I was just messing around on my lunch break reading about XCOM 2 when I came across this interview with the lead designer of X-Com (Jake Solomon) on Gamespot.
He covers a lot of ground and explains a lot of the challenges game-developers face and why some big games inevitably fail.
I found a couple of his comments interesting and they made me think about some of the design decisions that lead to DoW III. At one point, the interviewer asks whose opinion matters more for what happens in the game. The response:
Unquestionably the fans, unquestionably. I always, always say that our players' values are our values. They have to be. I always have to project players' values onto my own, and when I'm designing a feature I have to try and say, "This is something they're going to appreciate or they're going to like," because if I don't, if I'm off this way, then the problem is, I'm going to have to readjust. It's not like the players are going to readjust what they like based on what I've said.

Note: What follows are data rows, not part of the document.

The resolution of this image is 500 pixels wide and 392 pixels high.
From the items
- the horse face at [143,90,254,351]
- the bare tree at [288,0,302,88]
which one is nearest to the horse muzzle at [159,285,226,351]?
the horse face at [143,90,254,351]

He then goes on to acknowledge criticism about X-COM 2's "timed missions", saying:
The problem is, some players didn't like that kind of pressure on them, and it's not for me to then defend my design decisions.** Another death trap for designers is to say, "Let me explain to you why I'm right and you're wrong."** Instead, the goal is to say, "Okay, if that's what my players' values are, I need to readjust." It's one of the hardest things, but I really have to force myself to say, "I need to find a way to make this work with my players' values, not my own particular opinion about what's the best design."
I think this is an important point to touch on, because we've seen a lot of disappointment/confusion/arguing about DoW III and how different it is from previous games (and how different DoW II was from DOW I). There's also a lot of white noise and contention around whether or not DoW III is a "good" or "bad" game (I'm certainly guilty of that), when I think Solomon has a better perspective on it than most:
When you make your first game, you feel like you have creative ownership over it. When you make games that have an audience already, then you shift the ownership over to your audience. And now you're in a position where you're sort of curating this game for your audience, and you can have this back and forth with them in terms of understanding what it is they want.
In this regard, I feel that Relic really slipped up. Thoughts?